Part 16 (2/2)

He could readily drop out at his destination, and bid the driver continue to the Gare du Nord; and the Metro was neither quick nor direct enough for his design--which included getting under cover well before daybreak.

Somewhat sulkily, then, if without betraying his temper, he signalled the cocher, opened the door, and handed the girl in.

”If you don't mind dropping me en route...”

”I shall be very glad,” she said ... ”anything to repay, even in part, the courtesy you've shown me!”

”Oh, please don't fret about that....”

He gave the driver precise directions, climbed in, and settled himself beside the girl. The whip cracked, the horse sighed, the driver swore; the aged fiacre groaned, stirred with reluctance, crawled wearily off through the thickening drizzle.

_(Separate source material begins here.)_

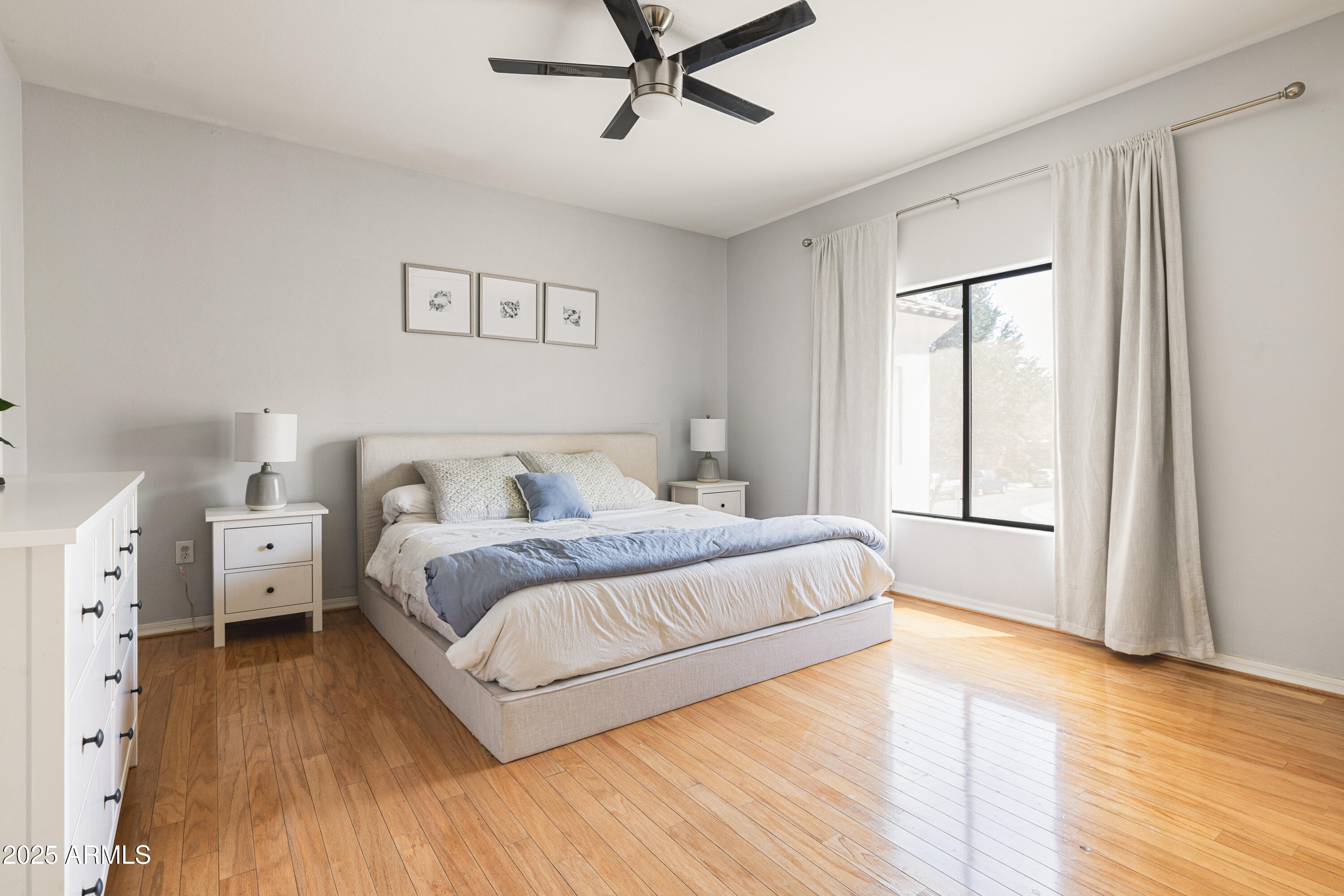 1102 W GLENDALE Avenue, 123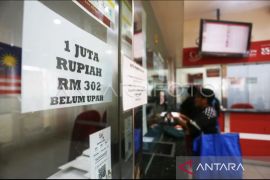 Pengiriman uang Pekerja Migran Indonesia di Malaysia jelang Idul Fitri Page 2 Small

Within its body a common restraint held silence like a wall between the two.

The girl sat with face averted, reading through the window what corner signs they pa.s.sed: rue Bonaparte, rue Jacob, rue des Saints Peres, Quai Malquais, Pont du Carrousel; recognizing at least one landmark in the gloomy arches of the Louvre; vaguely wondering at the inept French taste in nomenclature which had christened that vast, louring, echoing quadrangle the place du Carrousel, unliveliest of public places in her strange Parisian experience.

And in his turn, Lanyard reviewed those well-remembered ways in vast weariness of spirit--disgusted with himself in consciousness that the girl had somehow divined his distrust....

”The Lone Wolf, eh?” he mused bitterly. ”Rather, the Cornered Rat--if people only knew! Better still, the Errant--no!--the Arrant a.s.s!”

They were skirting the Palais Royal when suddenly she turned to him in an impulsive attempt at self-justification.

”What _must_ you be thinking of me, Mr. Lanyard?”

He was startled: ”I? Oh, don't consider me, please. It doesn't matter what I think--does it?”

”But you've been so kind; I feel I owe you at least some explanation--”

”Oh, as for that,” he countered cheerfully, ”I've got a pretty definite notion you're running away from your father.”

”Yes. I couldn't stand it any longer--”

She caught herself up in full voice, as though tempted but afraid to say more. He waited briefly before offering encouragement.

”I hope I haven't seemed impertinent....”

”No, no!”

Than this impatient negative his pause of invitation evoked no other recognition. She had subsided into her reserve, but--he fancied--not altogether willingly.

Was it, then, possible that he had misjudged her?

”You've friends in London, no doubt?” he ventured.

”No--none.”

”But--”

”I shall manage very well. I shan't be there more than a day or two--till the next steamer sails.”